At least this is a new way to express the same argument - graphically. It's creative thinking like this that makes it worthwhile.
You are making the residual air argument by leaving air in the second tank. I agree the residual air in that second tank is being compressed. The escaping air is expanding. If the single unit of air in the second tank is at 1 bar, then we need to put 200+ units in the first tank for 3000 psi. The expansion of 200+ units into twice the volume overcomes the effect of the compression of one. Only the one single unit of air sees compression. All the others see expansion.
It still doesn't explain why my oxygen tank heats up when they evacuate it (for safety) before filling.

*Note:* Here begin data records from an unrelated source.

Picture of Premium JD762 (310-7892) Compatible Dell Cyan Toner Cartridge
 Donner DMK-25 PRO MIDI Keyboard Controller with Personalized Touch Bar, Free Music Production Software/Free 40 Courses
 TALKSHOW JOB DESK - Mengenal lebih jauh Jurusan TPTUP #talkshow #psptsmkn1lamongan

I don't know if you've followed all the thread (heaven forbid!) but there are at least two other good arguments beyond the "residual air" argument. One is the leakage of heat energy into the system at the fill valve and one is the non-ideal nature of air. All three are good arguments, and some convinced me for several years, but I kept coming back to the fact that we can eliminate all of them. Evacuate the tank being filled - expanding air still gets hot. Insulate the valve - the air still gets hot. Use the ideal gas equations - the gas still gets hot.
---------- Post added February 27th, 2013 at 11:50 AM ----------
Perhaps this might help?
"There are plenty of cases though where gas might be taken from one container to another through a valve. And I've seen people talk about this in the same terms as the "free expansion" I just explained above, take this one for example:
Free Expansion
Although it is true that the total internal energy is the same in this once the pressures equalize, it is not true that the internal energy for each side is the same. They would have to mix completely and come to equilibrium after the pressures equilized in order for that to occur, so this very misleading. One wouldn't expect mixing to occur very effectively between these two volumes because of the restriction between them. What we find in this case is the gas on the high pressure side (side A) has actually expanded isentropically and all the entropy change is occurring on side B. If you apply the first law to each side independently, you'll find that to be the case."

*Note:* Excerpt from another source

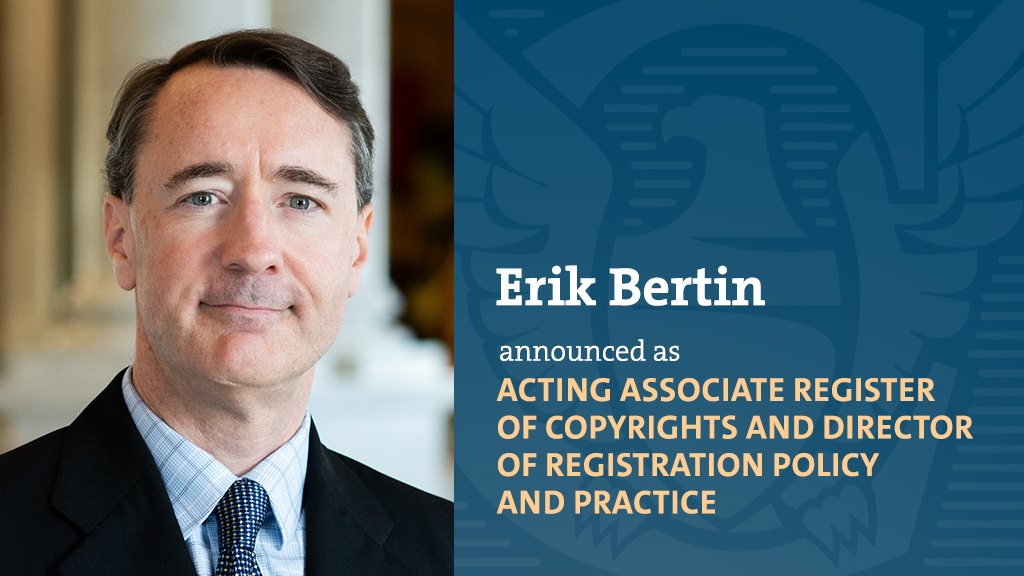 Erik Bertin Announcement Image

Wow! An answer I agree with! I haven't looked at the free expansion link yet, but I'll assume until I do that it matches the Wikipedia free expansion link. The gas on one side does work and expands at nearly constant entropy. That cools it. It sends the energy extracted from that expansion into the gas going to the second tank. You can think of the gas on the other side as expanding with "free expansion = Joule expansion" which is a constant temperature expansion, coupled with heating from the energy transferred through kinetic energy converted to heat. Or you can just think of all the gas as undergoing free expansion at constant temperature, but it hasn't yet mixed thoroughly, so the colder gas is balanced by the heat in the hotter tank.

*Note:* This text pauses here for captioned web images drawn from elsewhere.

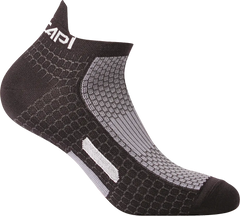 Marathon Socks - Black/Gray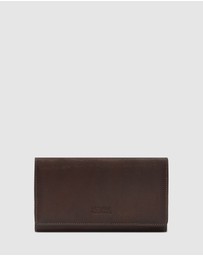 Florence - Carmen Brown Leather Wallet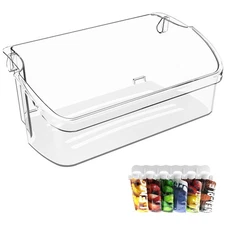 240324502 Refrigerator Door Shelves Bin Compatible with Frigi-daire Door Shelf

This is the key to the explanation. You can expand gas at constant entropy and make it colder by extracting energy (making the gas do work) or you can expand it at constant temperature by letting the entropy increase.
I was getting to the point where I thought no one would see the basic physics of the process. Perhaps you don't agree with everything I said, but at least you didn't say anything I disagreed with and at least in my own mind, it's a perfect match for what I've been saying since I started to get a handle on what was happening.
Edit - I looked at that link. Yes, it states exactly what the Wikipedia article says.